PROBLEM TO WORK ON:
Please change "camera" to "observer" throughout the data below, keeping everything else the same and leaving out the pictures.

MATERIAL FOR THIS EXERCISE:

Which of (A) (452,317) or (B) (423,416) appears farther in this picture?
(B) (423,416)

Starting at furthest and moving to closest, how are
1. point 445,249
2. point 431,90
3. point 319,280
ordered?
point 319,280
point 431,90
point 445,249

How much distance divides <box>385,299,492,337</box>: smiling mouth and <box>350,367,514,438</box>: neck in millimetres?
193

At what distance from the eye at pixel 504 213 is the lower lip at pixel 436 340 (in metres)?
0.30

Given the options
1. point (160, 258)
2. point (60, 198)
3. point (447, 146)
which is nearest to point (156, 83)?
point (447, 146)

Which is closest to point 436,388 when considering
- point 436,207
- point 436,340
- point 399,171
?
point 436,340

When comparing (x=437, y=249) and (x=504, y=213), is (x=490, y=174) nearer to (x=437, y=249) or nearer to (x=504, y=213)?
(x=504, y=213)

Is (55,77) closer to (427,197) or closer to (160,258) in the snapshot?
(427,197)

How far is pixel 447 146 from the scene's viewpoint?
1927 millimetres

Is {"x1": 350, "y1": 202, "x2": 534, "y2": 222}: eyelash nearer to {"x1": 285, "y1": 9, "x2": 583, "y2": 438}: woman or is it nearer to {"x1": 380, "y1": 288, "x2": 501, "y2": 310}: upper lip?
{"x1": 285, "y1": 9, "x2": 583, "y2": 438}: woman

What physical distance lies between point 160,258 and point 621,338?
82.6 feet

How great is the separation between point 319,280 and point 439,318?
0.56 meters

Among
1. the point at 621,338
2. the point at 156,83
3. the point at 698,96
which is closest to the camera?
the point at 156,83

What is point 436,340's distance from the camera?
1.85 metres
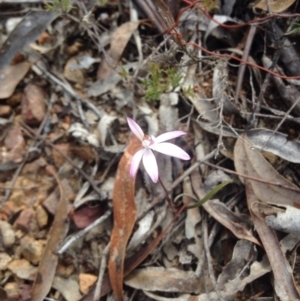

OUTPUT BELOW:
Which of (A) (452,317) or (B) (423,416) appears farther in this picture?
(B) (423,416)

Starting at furthest and moving to closest, how are
1. point 445,249
2. point 431,90
3. point 319,280
ordered?
point 319,280
point 431,90
point 445,249

How much distance divides <box>385,299,492,337</box>: smiling mouth and <box>350,367,514,438</box>: neck in millimetres?
193

At what distance from the eye at pixel 504 213 is the lower lip at pixel 436 340 (in metres)?
0.30

Given the options
1. point (160, 258)
2. point (60, 198)
3. point (447, 146)
which is nearest to point (156, 83)?
point (447, 146)

Which is closest to point 436,388 when considering
- point 436,207
- point 436,340
- point 399,171
?
point 436,340

When comparing (x=437, y=249) and (x=504, y=213), is (x=490, y=174) nearer to (x=437, y=249) or nearer to (x=504, y=213)?
(x=504, y=213)

Is (55,77) closer to (427,197) or closer to (160,258) in the snapshot?
(427,197)

How far is pixel 447 146 from the scene's viewpoint?
1927 millimetres

Is {"x1": 350, "y1": 202, "x2": 534, "y2": 222}: eyelash nearer to {"x1": 285, "y1": 9, "x2": 583, "y2": 438}: woman or is it nearer to {"x1": 380, "y1": 288, "x2": 501, "y2": 310}: upper lip?
{"x1": 285, "y1": 9, "x2": 583, "y2": 438}: woman

What physical distance lies between point 160,258 and point 621,338?
82.6 feet

How great is the separation between point 319,280 and point 439,318?
0.56 meters

Among
1. the point at 621,338
2. the point at 156,83
3. the point at 698,96
which is closest to the observer?
the point at 156,83

What is point 436,340's distance from the observer?
1.85 metres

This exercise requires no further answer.